§ Stated task
Reproduce all of the data exactly.

Spatial question records
********
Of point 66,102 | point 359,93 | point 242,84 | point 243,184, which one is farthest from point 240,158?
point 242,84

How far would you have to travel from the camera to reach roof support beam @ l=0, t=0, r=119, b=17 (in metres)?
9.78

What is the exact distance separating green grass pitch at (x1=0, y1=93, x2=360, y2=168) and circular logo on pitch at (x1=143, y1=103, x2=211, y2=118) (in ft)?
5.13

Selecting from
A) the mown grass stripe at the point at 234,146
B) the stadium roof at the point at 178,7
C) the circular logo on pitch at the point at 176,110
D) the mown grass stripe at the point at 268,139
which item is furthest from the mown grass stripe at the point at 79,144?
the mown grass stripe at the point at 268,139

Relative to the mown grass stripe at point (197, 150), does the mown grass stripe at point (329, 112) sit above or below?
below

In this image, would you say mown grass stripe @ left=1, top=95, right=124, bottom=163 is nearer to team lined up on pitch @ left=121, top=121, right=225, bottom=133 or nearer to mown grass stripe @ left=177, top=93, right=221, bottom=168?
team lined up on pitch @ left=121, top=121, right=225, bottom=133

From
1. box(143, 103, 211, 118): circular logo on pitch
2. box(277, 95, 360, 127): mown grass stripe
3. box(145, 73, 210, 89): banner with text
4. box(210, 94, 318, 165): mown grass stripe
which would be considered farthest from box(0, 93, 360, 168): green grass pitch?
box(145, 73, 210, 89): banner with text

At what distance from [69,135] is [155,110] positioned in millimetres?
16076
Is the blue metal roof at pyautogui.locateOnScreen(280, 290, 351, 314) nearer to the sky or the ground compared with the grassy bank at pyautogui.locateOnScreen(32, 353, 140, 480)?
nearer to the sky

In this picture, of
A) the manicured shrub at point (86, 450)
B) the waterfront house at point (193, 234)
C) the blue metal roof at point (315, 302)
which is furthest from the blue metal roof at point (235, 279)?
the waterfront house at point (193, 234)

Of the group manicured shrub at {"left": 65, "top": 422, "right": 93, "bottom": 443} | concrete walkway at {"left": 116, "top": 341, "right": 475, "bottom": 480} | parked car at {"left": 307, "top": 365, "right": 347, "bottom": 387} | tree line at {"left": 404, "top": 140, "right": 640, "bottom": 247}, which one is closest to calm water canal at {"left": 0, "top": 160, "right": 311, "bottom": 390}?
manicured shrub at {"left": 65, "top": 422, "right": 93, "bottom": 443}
********
§ Answer for the task
Of point 66,102 | point 359,93 | point 242,84 | point 243,184, which one is farthest from point 240,158?
point 242,84

How far would you have to travel from the camera to reach roof support beam @ l=0, t=0, r=119, b=17 (in metres)?
9.78

What is the exact distance separating green grass pitch at (x1=0, y1=93, x2=360, y2=168) and circular logo on pitch at (x1=143, y1=103, x2=211, y2=118) (in ft)?
5.13

Selecting from
A) the mown grass stripe at the point at 234,146
B) the stadium roof at the point at 178,7
C) the circular logo on pitch at the point at 176,110
D) the mown grass stripe at the point at 268,139
which item is furthest from the mown grass stripe at the point at 79,144?
the mown grass stripe at the point at 268,139

Relative to the mown grass stripe at point (197, 150), does the mown grass stripe at point (329, 112) sit above or below?
below

In this image, would you say mown grass stripe @ left=1, top=95, right=124, bottom=163 is nearer to team lined up on pitch @ left=121, top=121, right=225, bottom=133 or nearer to mown grass stripe @ left=177, top=93, right=221, bottom=168?
team lined up on pitch @ left=121, top=121, right=225, bottom=133

From
1. box(143, 103, 211, 118): circular logo on pitch
2. box(277, 95, 360, 127): mown grass stripe
3. box(145, 73, 210, 89): banner with text
4. box(210, 94, 318, 165): mown grass stripe
which would be considered farthest from box(0, 93, 360, 168): green grass pitch?
box(145, 73, 210, 89): banner with text

At what distance from [69,135] is [155,110] positioned in millimetres?
16076
Is the blue metal roof at pyautogui.locateOnScreen(280, 290, 351, 314) nearer to the sky or the ground compared with the grassy bank at pyautogui.locateOnScreen(32, 353, 140, 480)?
nearer to the sky

In this picture, of
A) the manicured shrub at point (86, 450)
B) the waterfront house at point (193, 234)
C) the blue metal roof at point (315, 302)
which is furthest from the blue metal roof at point (235, 279)?
the waterfront house at point (193, 234)

Of the group manicured shrub at {"left": 65, "top": 422, "right": 93, "bottom": 443} | concrete walkway at {"left": 116, "top": 341, "right": 475, "bottom": 480} | parked car at {"left": 307, "top": 365, "right": 347, "bottom": 387} | tree line at {"left": 404, "top": 140, "right": 640, "bottom": 247}, which one is closest to calm water canal at {"left": 0, "top": 160, "right": 311, "bottom": 390}?
manicured shrub at {"left": 65, "top": 422, "right": 93, "bottom": 443}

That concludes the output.